• Request: Collect each line of the items below that contains the word "saddle". Only matches with the same capitalization count.

=== Data ===

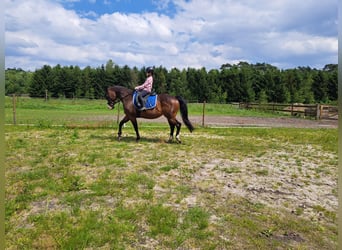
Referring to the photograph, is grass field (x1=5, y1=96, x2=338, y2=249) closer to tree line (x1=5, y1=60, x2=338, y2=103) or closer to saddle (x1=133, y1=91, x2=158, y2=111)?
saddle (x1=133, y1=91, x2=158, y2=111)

===
=== Data ===

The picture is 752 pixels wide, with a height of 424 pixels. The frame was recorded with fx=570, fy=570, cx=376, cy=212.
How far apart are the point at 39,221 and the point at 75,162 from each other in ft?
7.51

===

• Completed task:
Referring to the photograph, is grass field (x1=5, y1=96, x2=338, y2=249) closer to tree line (x1=5, y1=60, x2=338, y2=103) or closer to saddle (x1=133, y1=91, x2=158, y2=111)?
saddle (x1=133, y1=91, x2=158, y2=111)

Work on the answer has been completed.